◆ GIVEN INSTRUCTION: Which lines of the listing below contain the string "solar"? Report each one in full.

════════════════

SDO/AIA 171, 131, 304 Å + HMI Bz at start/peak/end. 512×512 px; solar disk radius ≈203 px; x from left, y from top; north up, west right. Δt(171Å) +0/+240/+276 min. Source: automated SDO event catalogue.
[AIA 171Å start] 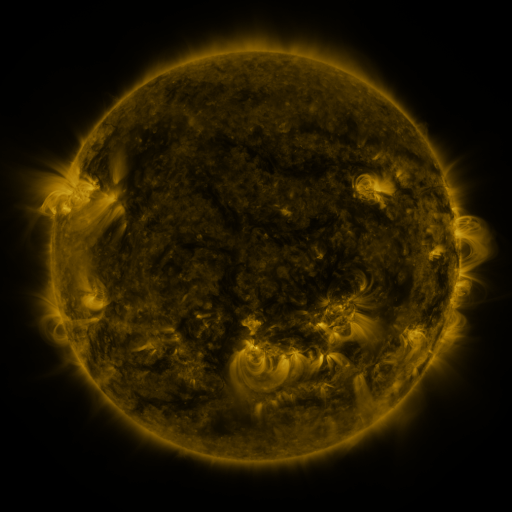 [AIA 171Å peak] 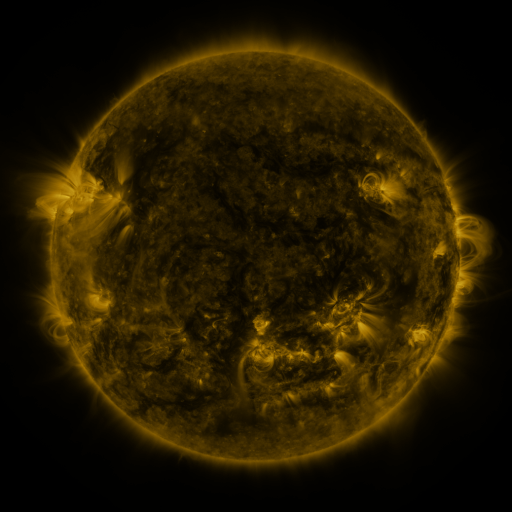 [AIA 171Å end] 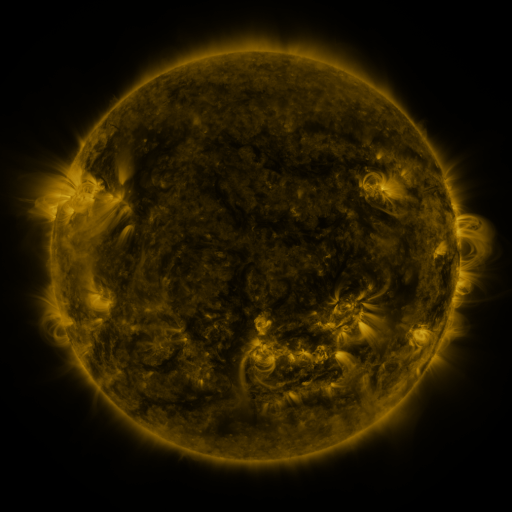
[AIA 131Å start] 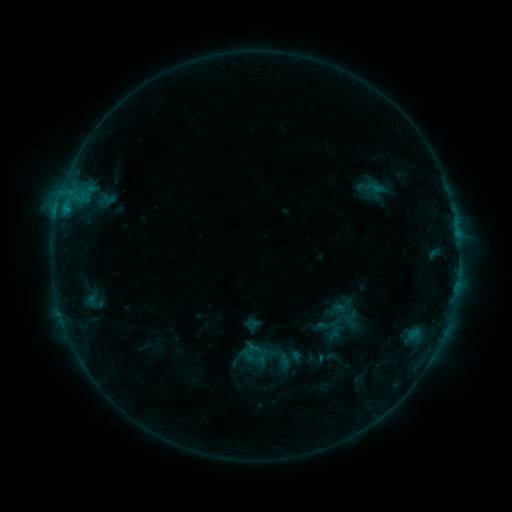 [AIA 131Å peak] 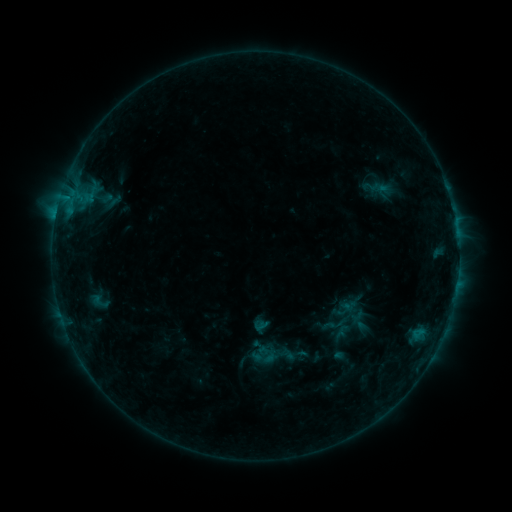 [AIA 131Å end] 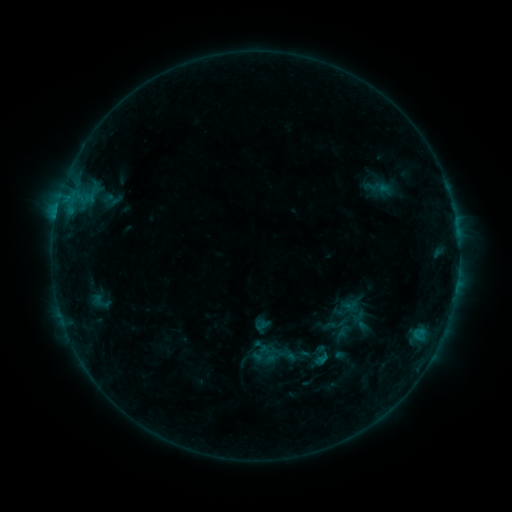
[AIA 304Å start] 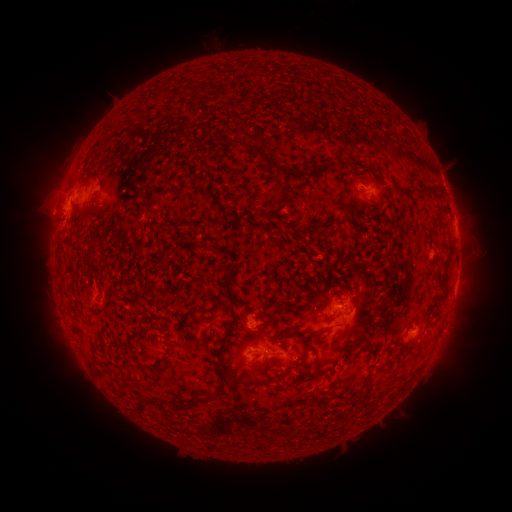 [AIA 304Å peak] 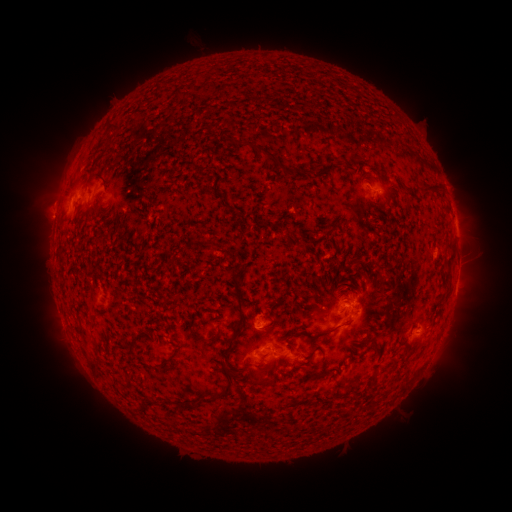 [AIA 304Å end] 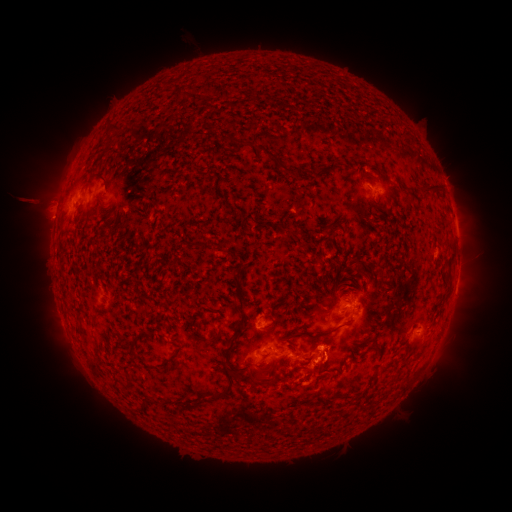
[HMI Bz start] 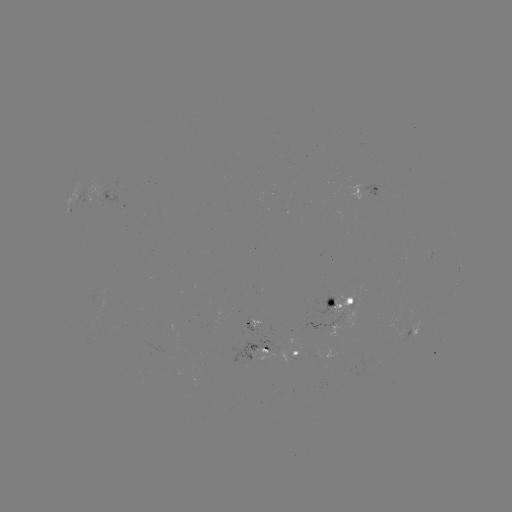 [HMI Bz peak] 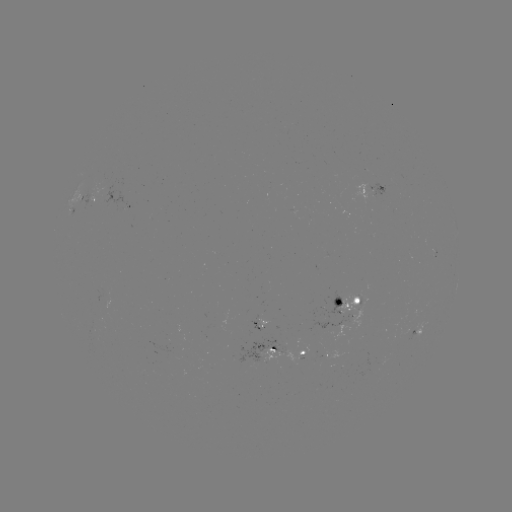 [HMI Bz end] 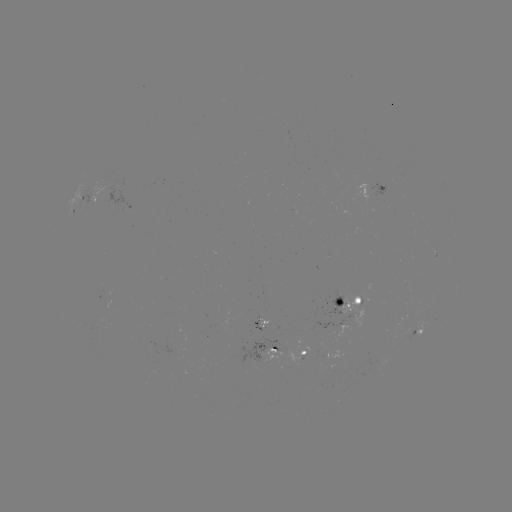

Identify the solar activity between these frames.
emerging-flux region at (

════════════════

◆ ANSWER:
SDO/AIA 171, 131, 304 Å + HMI Bz at start/peak/end. 512×512 px; solar disk radius ≈203 px; x from left, y from top; north up, west right. Δt(171Å) +0/+240/+276 min. Source: automated SDO event catalogue.
Identify the solar activity between these frames.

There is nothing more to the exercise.